- Born: Kim Tuan Ju Hong January 15, 1915 Trang Province, Siam
- Died: March 2, 2011 (aged 96) Bangkok, Thailand
- Occupation: Trader
- Known for: Mother of Chuan Leekpai
- Children: Chuan Leekpai (third son)
- Parent(s): Jung Joo-hong (father) Sun Kee Ju Hong (mother)

= Tuan Leekpai =

Thai businesswoman (1915–2011)

Tuan Leekpai, (ถ้วน หลีกภัย; January 1, 1915 - March 2, 2011), popularly known as Mae Tuan (Mother Tuan), was a Thai female trader who was the mother of Chuan Leekpai, the former Prime Minister of Thailand.

== Early life ==
Leekpai was born in Ban Tha Chin village, Bang Rak Subdistrict, Mueang Trang District, Trang Province in 1915 according to the population registration data. According to the Chinese textbook of 1912, her original name was Kim Tuan Ju Hong, the fifth child of seven children of Chung and Sun Kee Ju Hong. Her father and mother were of Hokkien Chinese descent and used the surname "Ju Hong", which is one of the 35 old Hokkien surnames in Trang Province. Her original name was "Kim Tuan", but later it was reduced to "Tuan" as called by southern people. She has four half-sisters.

Leekpai was the granddaughter of Luang Phadung Chan Kasem (Panti), the village headman of Bang Rak Subdistrict who spearheaded the local villagers' reception for King Chulalongkorn (Rama V) during his visit to Trang in 1890. She was also the niece of Jang Jingjit, the first member of the House of Representatives of Trang Province. When Jang ran for election, Tuan was still a child and helped campaign for him because she was interested in politics, until he was finally elected.

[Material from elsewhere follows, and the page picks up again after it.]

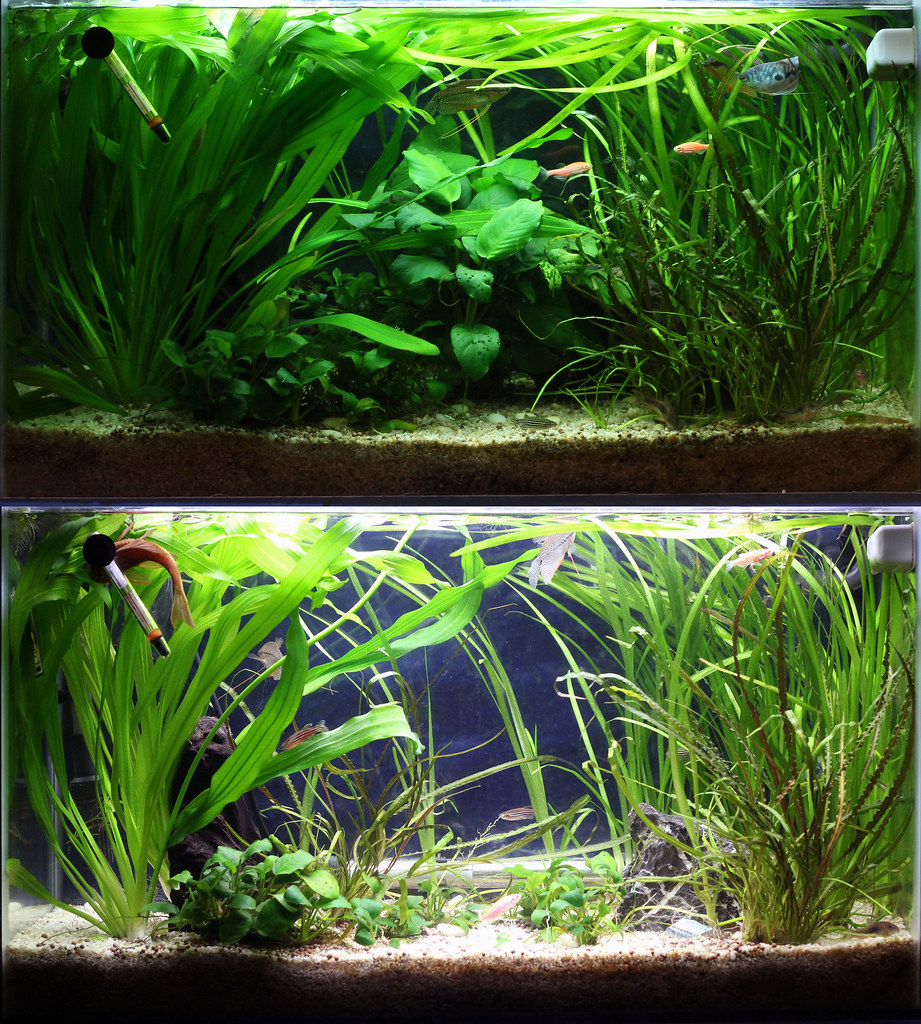 Tank 1: Before and after pruning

When she was a child, she wanted to be a nurse, but her wish was not fulfilled because she did not study. She had little formal schooling and was illiterate. As the eldest child, she took care of her mother who was paralyzed and allowed her younger siblings to study. She also helped her father earn a living by making traditional roof tiles, planting rubber trees, and selling various things until she was able to establish herself at the age of 15.

Tuan married a primary school teacher at Wat Khuan Wiset School, namely Khru Heut or Niyom Leekpai. In Hokkien, his name is Tan Huat, surname Li (Chinese name: Li Chen Fa). She had 9 children with her husband, 6 boys and 3 girls, with Chuan being the third. But even after marriage, Tuan was not only a housewife, but also continued to work as a merchant as usual. They were able to send all nine of their children to school, six boys and three girls. She received the National Outstanding Mother Award in 1993.

== Way of life ==
Leekpai became widely known when Chuan Leekpai became Prime Minister, as a mother who consistently supported her children, such as helping them campaign. Tuan was highly respected by the people of Trang, with villagers often stopping by to seek advice or to ask for help solving problems. This led to people calling her the true representative of Trang Province, earning her the Outstanding National Mother Award in 1993. She was also a highly campaigner for her son Chuan's political campaigns.

Whenever there were visitors, Leekpai, as the owner of the house, would always come out to welcome them. Until the house number 183, Thap Thiang Subdistrict, Wisetkul Road, which was the house where she lived with Kit Leekpai, her eldest son, became well-known to the public and was called "Baan Mae Tuan" and became a tourist attraction in Trang Province. And even though Chuan became Prime Minister, Mrs. Tuan still lived the same life as a fish belly curry vendor in the wet market. But she later quit due to her increasing age and weak health. Her children and grandchildren wanted her to rest at home.

== End of life ==
Tuan passed away peacefully while sleeping at the home of Jongjit Leekpai, her sixth daughter, on Seri Thai Road on Wednesday, March 2, 2011 at the age of 96. The royal cremation ceremony was held on March 12, 2011 at Wat Khuan Wiset, Thap Thiang Subdistrict, Mueang Trang District, Trang Province.